La ex primera ministra Benazir Bhutto permanecerá en Pakistán para liderar su partido en las elecciones legislativas de enero del 2008, pese al atentado perpetrado en su contra que dejó al menos 138 muertos y más de 300 heridos el jueves en Karachi (Sur).
A pesar de las amenazas de muerte contra Bhutto, proferidas antes del ataque por combatientes islamistas cercanos a Al Qaeda y los talibanes, la ex primera ministra acusó ayer a ex funcionarios del régimen militar del general Zia ul-Haq (1977-1988) de haber urdido el atentado suicida.
El ex primer ministro Zulfiqar Ali Bhutto, padre de Benazir, fue derrocado hace 30 años por el general Zia, que lo ejecutó dos años más tarde, en 1979.
Pero los investigadores parecen privilegiar la hipótesis de los islamistas.
“Vivimos una batalla por la democracia, este ataque no tenía como blanco a mi persona, sino a lo que represento. Fue un ataque contra la democracia”, afirmó Bhutto.
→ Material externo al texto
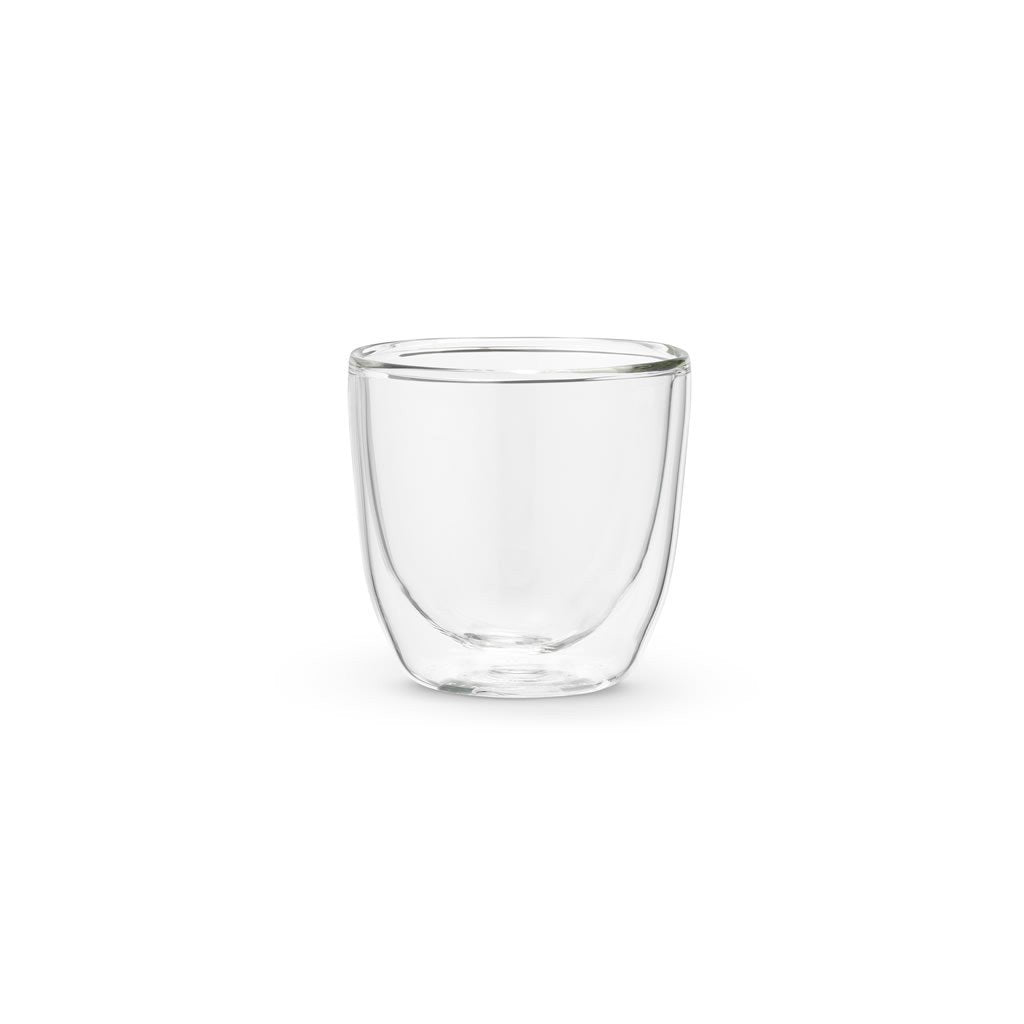 Tea Ministry Accessories - Double Wall Glass Cup 100ml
El último balance de víctimas da cuenta de 138 muertos, dijo a la AFP el general Javed Cheema, portavoz del Ministerio del Interior, quien habló también de “más de 300 heridos”.
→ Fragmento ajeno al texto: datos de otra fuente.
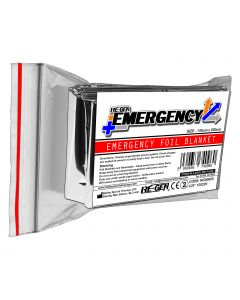 RE-GEN Emergency Foil Blanket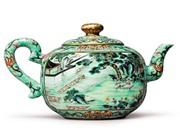 Ấm trà quý thời Càn Long giá 3,4 triệu USD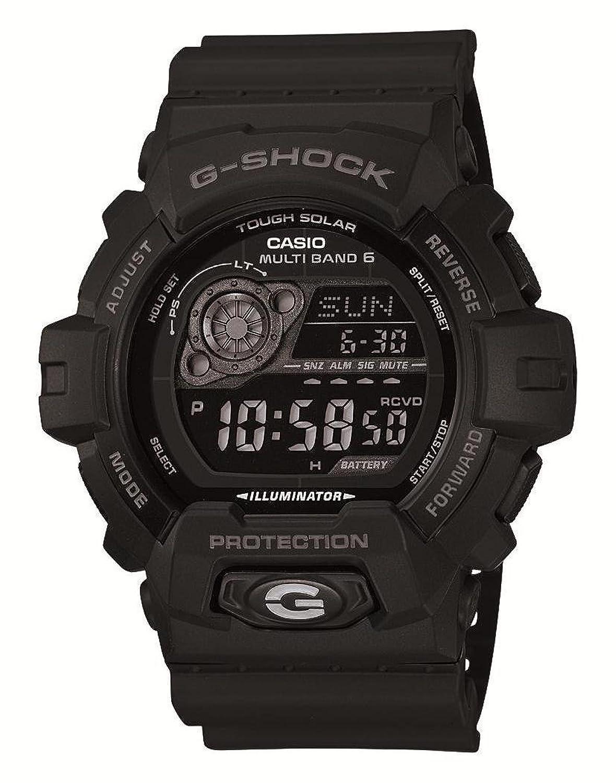 [カシオ]CASIO 腕時計 G-SHOCK ジーショック 電波ソーラー GW-8900A-1JF メンズ B005JQ00Q4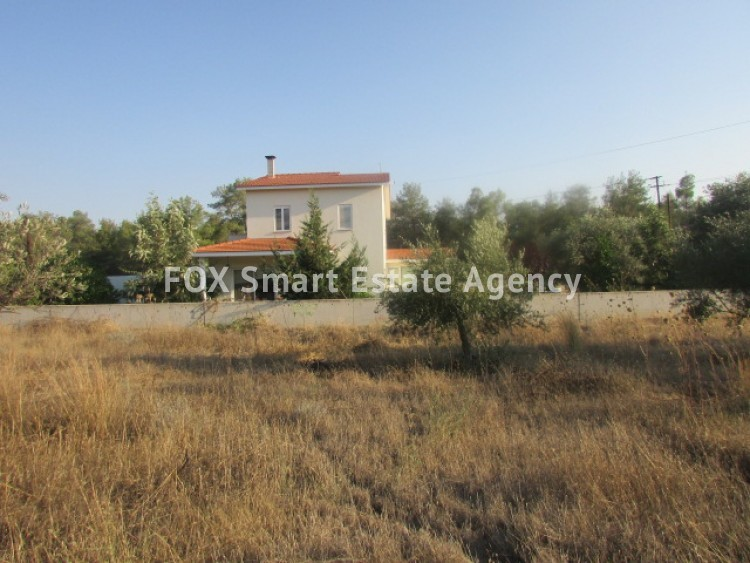To Rent 3 Bedroom Detached House in Sia, Nicosia 30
El atentado se produjo poco antes de la medianoche del jueves, durante una marcha organizada para dar la bienvenida a Bhutto, a la que acudieron al menos unos 250,000 simpatizantes y que debía culminar en el mausoleo del fundador de Pakistán, Muhamad Ali Jinnah.
Una granada y una bomba trasladada por un kamikaze explotaron unos metros antes del camión blindado en el que desfilaba desde hacía nueve horas la ex primera ministra, que salió ilesa del ataque.
Bhutto acababa de dejar la parte posterior del camión, donde se hallaba al descubierto, para descansar dentro del vehículo blindado. Inmediatamente fue sacada del camión en estado de shock.